COO Jeff Probert characterized 2025 Egypt activity as a “year of two halves,” with the first half focused on legacy exploration obligations and the second half pivoting four rigs toward development drilling. Probert said that without the EGPC agreement to merge concessions and improvements on payments, the company would not have been able to support much further development drilling after completing first-half exploration commitments. He said development drilling was “reopened” on BED and, together with reservoir management work, contributed to improved production performance and a solid year-end exit rate.

On exploration, Probert said legacy work led to success at NUMB and “encouragement” in Southeast Horus, with Southeast Horus results sufficient to move into the next phase.

Reserves and resources: reserve replacement and resource runway

Probert discussed the impact of the merged concession agreement on reserves and resources, reiterating management’s view that improved concession longevity and fiscal terms provide catalysts for increased reserves and production, supported by increased investment funded from Egypt. He cited an example of “approximately $5 per barrel” improvement in netbacks at $80 Brent, and said the company replaced more than 200% of 2025 production through reserve additions, with the merged concession described as a major contributor.

He said the company had previously highlighted potential to convert up to 20 million barrels of working interest resources into reserves with the merged concession, and stated that the company had achieved this, referencing a 277% reserve replacement ratio. Probert also said the company identified “over 330 million barrels of oil equivalent” of unrisked working interest 2C resources as a maturation runway, with 80 million barrels of oil equivalent evaluated by GLJ.

Q&A: growth potential, capital allocation, and receivables mechanics

Asked about a competent person’s report production profile suggesting potential growth toward 25,000 barrels per day by 2027, Probert said it would depend on activity levels and other in-country factors. He referenced a program across the Badr area, potential under new gas pricing at Obaiyed, and previously announced activity including a successful Bahariya well in Badr to the east of the merged concessions, as well as the new development lease and Sitra North. He said the “runway towards that is very robust,” while adding he would not guarantee it.

On the balance sheet, management said shareholder returns and capital allocation were “front and center,” but noted several considerations, including capital commitments under the new concession agreements and ring-fencing of the Egypt operations from the PLC, which has contingent liabilities disclosed in the financial statements.

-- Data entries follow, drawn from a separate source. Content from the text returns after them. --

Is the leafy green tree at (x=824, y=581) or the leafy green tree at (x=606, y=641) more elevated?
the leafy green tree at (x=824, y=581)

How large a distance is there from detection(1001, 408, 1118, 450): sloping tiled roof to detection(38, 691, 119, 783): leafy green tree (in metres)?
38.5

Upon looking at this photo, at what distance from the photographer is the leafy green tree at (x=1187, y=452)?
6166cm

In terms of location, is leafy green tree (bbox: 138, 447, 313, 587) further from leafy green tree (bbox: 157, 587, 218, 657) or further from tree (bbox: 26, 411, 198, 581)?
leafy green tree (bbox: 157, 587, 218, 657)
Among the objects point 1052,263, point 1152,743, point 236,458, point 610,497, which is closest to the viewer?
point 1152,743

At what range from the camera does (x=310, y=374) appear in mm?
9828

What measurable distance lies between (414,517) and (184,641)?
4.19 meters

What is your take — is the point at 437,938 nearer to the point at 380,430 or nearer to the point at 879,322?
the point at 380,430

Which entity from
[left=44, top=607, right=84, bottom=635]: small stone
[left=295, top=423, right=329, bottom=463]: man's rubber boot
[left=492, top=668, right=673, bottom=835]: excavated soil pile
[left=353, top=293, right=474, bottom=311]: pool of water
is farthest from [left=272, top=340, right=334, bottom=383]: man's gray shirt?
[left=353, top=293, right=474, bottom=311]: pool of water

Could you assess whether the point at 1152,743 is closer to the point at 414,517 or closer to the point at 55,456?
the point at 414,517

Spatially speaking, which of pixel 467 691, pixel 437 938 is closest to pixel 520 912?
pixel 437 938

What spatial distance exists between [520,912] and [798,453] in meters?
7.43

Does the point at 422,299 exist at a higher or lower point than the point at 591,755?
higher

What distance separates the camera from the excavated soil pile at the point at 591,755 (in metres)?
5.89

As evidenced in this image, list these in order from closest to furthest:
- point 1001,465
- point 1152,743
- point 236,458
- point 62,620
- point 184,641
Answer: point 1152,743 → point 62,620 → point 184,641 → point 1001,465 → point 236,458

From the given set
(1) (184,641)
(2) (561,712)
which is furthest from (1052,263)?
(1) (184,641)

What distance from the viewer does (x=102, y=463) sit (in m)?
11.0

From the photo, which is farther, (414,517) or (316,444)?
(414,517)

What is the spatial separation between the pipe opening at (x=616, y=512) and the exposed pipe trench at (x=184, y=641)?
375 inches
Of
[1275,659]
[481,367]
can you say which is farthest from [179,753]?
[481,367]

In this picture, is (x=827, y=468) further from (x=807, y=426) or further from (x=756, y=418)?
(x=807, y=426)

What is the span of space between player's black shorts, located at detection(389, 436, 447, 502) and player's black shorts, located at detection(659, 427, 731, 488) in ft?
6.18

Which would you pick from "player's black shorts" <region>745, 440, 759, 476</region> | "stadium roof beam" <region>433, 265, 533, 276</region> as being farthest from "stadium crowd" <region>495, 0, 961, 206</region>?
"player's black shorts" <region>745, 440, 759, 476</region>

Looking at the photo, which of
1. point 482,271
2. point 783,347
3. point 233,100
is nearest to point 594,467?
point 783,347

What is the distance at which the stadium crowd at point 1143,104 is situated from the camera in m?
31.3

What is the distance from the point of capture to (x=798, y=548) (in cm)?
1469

In webcast questions, management confirmed that bonus payments to EGPC on ratification are typically handled as deductions from receivables, assuming EGPC continues to owe funds given ongoing monthly revenue billing. On receivables trends, the company said there has been consistent messaging from the ministry and EGPC about incentivizing IOC investment, with receivables collection performance viewed as a key measure; management said consistent payments are supporting Capricorn’s planned capital program and that the new concession agreement adds commercial incentives for larger investments.

In closing remarks, Neely said Capricorn is positioned to build cash flow and shareholder value, with a focus on technical rigor and cost discipline, and with intentions to expand in Egypt and pursue opportunities in the U.K. North Sea, while awaiting final ratification of concession terms.

About Capricorn Energy (LON:CNE)

Capricorn is a cash flow-focused energy producer, with an attractive portfolio of onshore exploration, development and production assets in the Egyptian Western Desert.

Capricorn is headquartered in Edinburgh, Scotland.